Aun esto lo veía lejano: recuerdo que en Madrid, recibiendo noticias de las demasías de las Autoridades nuestras en el Archipiélago, y viendo en la Corte á sus paisanos más aficionados á mujeres y diversiones que á pensamientos serios, decía amargamente:

— ¡Nada es posible esperar ni de los españoles de allá ni de los filipinos de aquí!

Fué un tipo engendrado para la leyenda: era un desconocido completo; salió de su país estudiante, sin que nadie se fijara en él, indiferente á todos; volvió por unos meses á los veintiséis años. Cuando fué, á los treinta y uno, era una celebridad; era ya un idolo; todos hubieran querido conocerle; pero a los pocos días salió desterrado. Tornó para el fusilamiento, y puede decirse que la masa de sus paisanos sólo le vió un día: el de su muerte. ¡Sólo conserva de él una visión trágica y ensangrentada!
+ + + + +
__PROBLEMAS POR RESOLVER__.
- A) Repite textualmente el pasaje del extracto sobre el fusilado que va desde "Aun esto lo" hasta "filipinos de aquí!", ambos incluidos.
- B) Prosigue el extracto sobre el fusilado a partir de su última oración.
Los ítems no intervienen en esto.

__ENTRADAS MOSTRADAS__.
+ + + + +
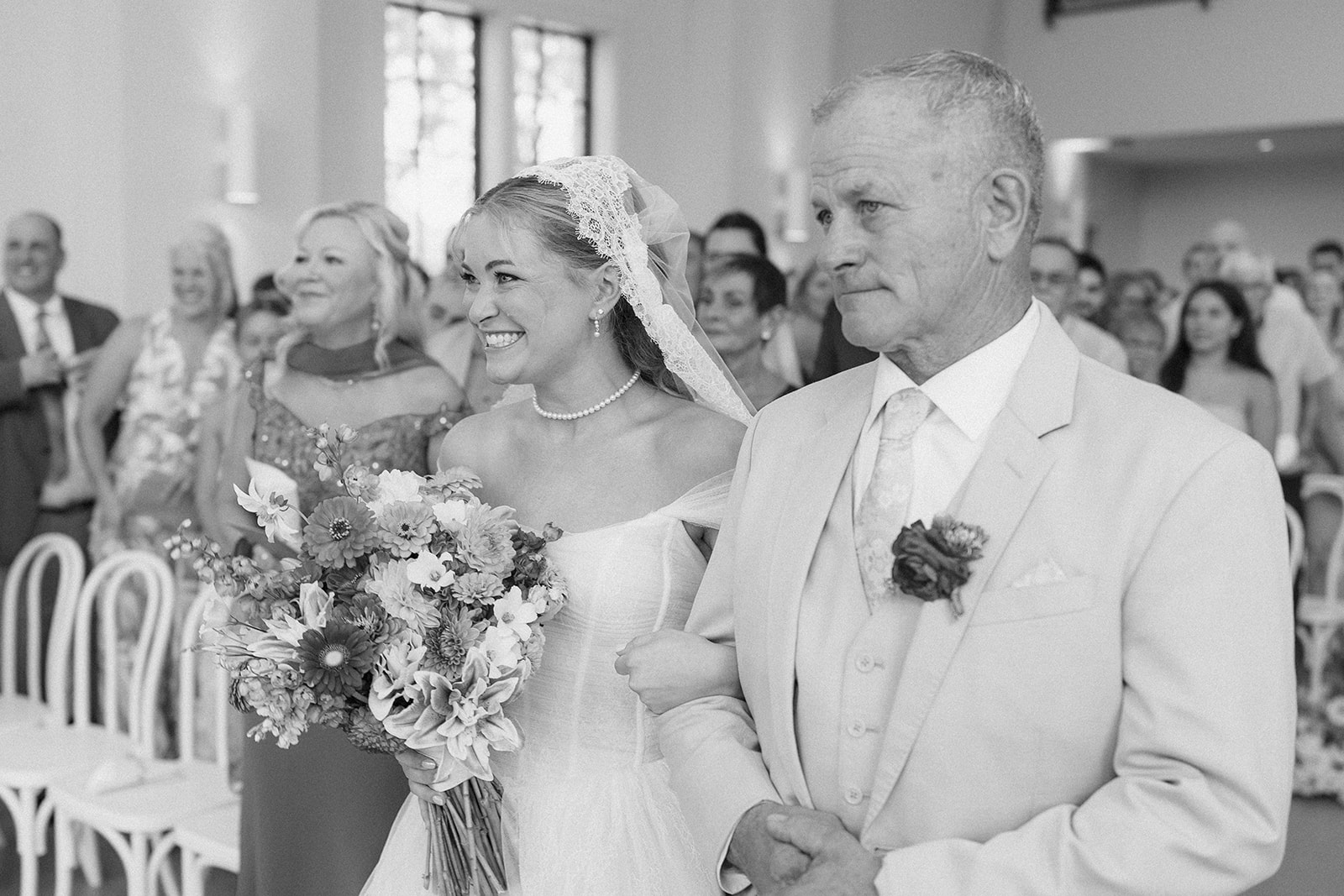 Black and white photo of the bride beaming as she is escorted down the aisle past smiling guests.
+ + + + +
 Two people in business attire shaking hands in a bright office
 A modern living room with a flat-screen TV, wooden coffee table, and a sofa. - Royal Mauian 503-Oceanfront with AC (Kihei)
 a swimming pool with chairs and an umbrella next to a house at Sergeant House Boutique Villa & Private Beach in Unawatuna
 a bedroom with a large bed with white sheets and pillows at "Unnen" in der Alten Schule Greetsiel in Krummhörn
+ + + + +
__RESPUESTAS__.
- A)
Aun esto lo veía lejano: recuerdo que en Madrid, recibiendo noticias de las demasías de las Autoridades nuestras en el Archipiélago, y viendo en la Corte á sus paisanos más aficionados á mujeres y diversiones que á pensamientos serios, decía amargamente:

— ¡Nada es posible esperar ni de los españoles de allá ni de los filipinos de aquí!

- B)
Dijo, pues, verdad en el proceso: no conocía á casi nadie en su país, ni nadie le conocía fuera de su familia y de aquella joven inglesa que, enamorada locamente del águila sombría, abandonó posición, porvenir, vida social, por acompañarle en una isla salvaje. Para que resulte más legendario, ni se llamaba Rizal, ni se sabe cuándo nació, por haberse quemado el libro parroquial correspondiente.

No fué, pues, ni conspirador ni separatista, aquel pensador altivo, en que se juntaban la perpetua amargura del vencido con el aliento varonil del que no se resigna nunca á la derrota. Para sus ideales de perfección del país, á la sombra de España, supo despertar con sus libros el alma de su raza. ¿Fué esto un crimen? Entonces Rizal es un gran delincuente.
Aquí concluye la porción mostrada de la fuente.